Он проводил Котю Оболенского на войну. В полном солдатском обмундировании, стоя около вагона, заметаемый колющим, режущим снегом, с вещмешком на плечах, Котя выглядел кургузо, нелепо, грустно, как обернутый в одеяло валенок — вечный воин России, исхлестанной военными вьюгами, вечный солдат, идущий сражаться невесть за что. Поди туда, не знаю куда, принеси то, не знаю что. Котя глядел на Митю ободряюще; под глазами у Коти мерцали черно-синие круги — он плохо спал ночами, не совсем оправился от отравленья — сильно он испортил себе кровь. Митя глядел на него и думал: он едет умирать, он едет под пули и разрывы, под уханья базук, — а я?.. Куда поеду я?.. Покупать поместье на Ривьере?.. Они обнялись. Проводница толкнула Котю в бок кулаком. В другом кулаке у нее мотался фонарь. Ей в лицо бил снег, она отирала его рукавом. “Давайте, прощайтесь скорее!.. Зеленый уже дали!..” Котя задом влез в вагон, все смотрел на Митю, смотрел долго, пронизывающе, бесслезно.

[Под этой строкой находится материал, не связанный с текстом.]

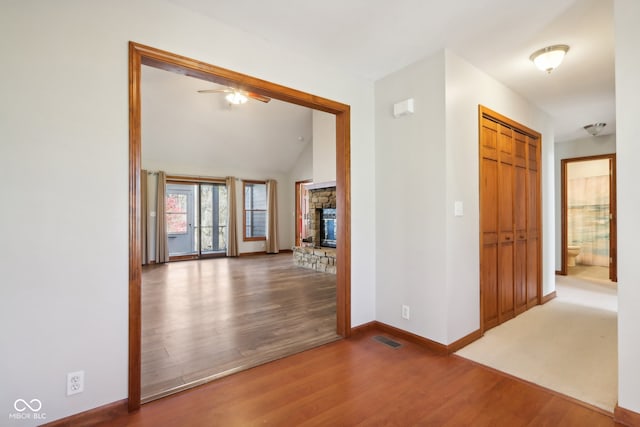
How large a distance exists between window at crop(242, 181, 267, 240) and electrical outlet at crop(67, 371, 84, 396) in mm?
7287

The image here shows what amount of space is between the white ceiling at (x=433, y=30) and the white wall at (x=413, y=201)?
0.87 feet

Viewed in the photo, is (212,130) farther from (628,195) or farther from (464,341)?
(628,195)

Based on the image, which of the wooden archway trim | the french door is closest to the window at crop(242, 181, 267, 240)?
the french door

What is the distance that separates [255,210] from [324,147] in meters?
3.76

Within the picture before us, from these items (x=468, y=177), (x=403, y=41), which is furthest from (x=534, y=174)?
(x=403, y=41)

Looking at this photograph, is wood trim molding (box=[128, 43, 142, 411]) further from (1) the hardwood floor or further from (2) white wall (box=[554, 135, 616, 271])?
(2) white wall (box=[554, 135, 616, 271])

Эмиль проводил время в перелетах между Москвой, Нью-Йорком и Парижем. Французики согласились на его условия; Парижский клуб пошел на то, чтоб отсрочить России долги почти на двадцать лет. Жаль, конечно, что Россия вступила в Парижский клуб на правах кредитора. Он один, Эмиль Дьяконов, не мог исправить эту ошибку. Но он все же добился того, чтобы кредиты были засчитаны по официальному курсу Госбанка и военные кредиты тоже были учтены. Париж уменьшил активы России втрое, и в Парижский клуб мы пришли с долгом уже не в сто шестьдесят миллиардов долларов, а всего с пятьюдесятью миллиардами. О, добрая Россия. Опять кому-то дарит, все дарит и дарит деньги. И он, Эмиль должен изыскивать пути, чтоб не только отдавать, но и возвращать. Эти страны третьего мира нам должны столько, что… не отдадут никогда… а мы сами возьмем; только другой рукой, и из другого кармана. А идет война, и Чечня требует крови, людей, оружья, — денег, денег, денег. Поэтому война не закончится враз. Это долгая, тоскливая песня. На долгие годы. Самое страшное, что может быть, — Запад обозлится, науськанный Исламом, и чьи-то руки, чьи-то нервные пальцы будут искать замочки ядерного чемоданчика.